Records to process:

= = = = = = =

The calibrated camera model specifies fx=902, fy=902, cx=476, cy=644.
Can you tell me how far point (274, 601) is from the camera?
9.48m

= = = = = = =

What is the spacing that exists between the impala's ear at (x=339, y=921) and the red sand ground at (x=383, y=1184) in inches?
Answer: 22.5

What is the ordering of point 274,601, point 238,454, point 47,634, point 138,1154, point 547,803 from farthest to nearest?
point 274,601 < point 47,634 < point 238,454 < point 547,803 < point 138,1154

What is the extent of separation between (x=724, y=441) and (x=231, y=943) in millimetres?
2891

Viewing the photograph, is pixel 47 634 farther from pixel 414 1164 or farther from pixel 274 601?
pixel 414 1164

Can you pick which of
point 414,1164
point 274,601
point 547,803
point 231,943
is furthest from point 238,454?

= = = = = = =

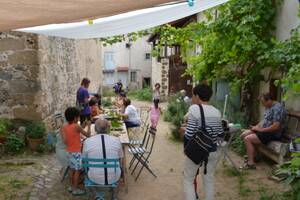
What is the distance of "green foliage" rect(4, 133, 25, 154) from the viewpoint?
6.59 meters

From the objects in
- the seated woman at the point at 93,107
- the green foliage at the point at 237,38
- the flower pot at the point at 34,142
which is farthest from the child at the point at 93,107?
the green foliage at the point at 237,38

= = = = = = =

Exercise directions: Please extract each line of the data above that contains the word "farthest".

Answer:
What is the ordering of point 274,601, point 238,454, point 47,634, point 138,1154, point 547,803 from farthest to nearest?
which is farthest from the child at the point at 93,107?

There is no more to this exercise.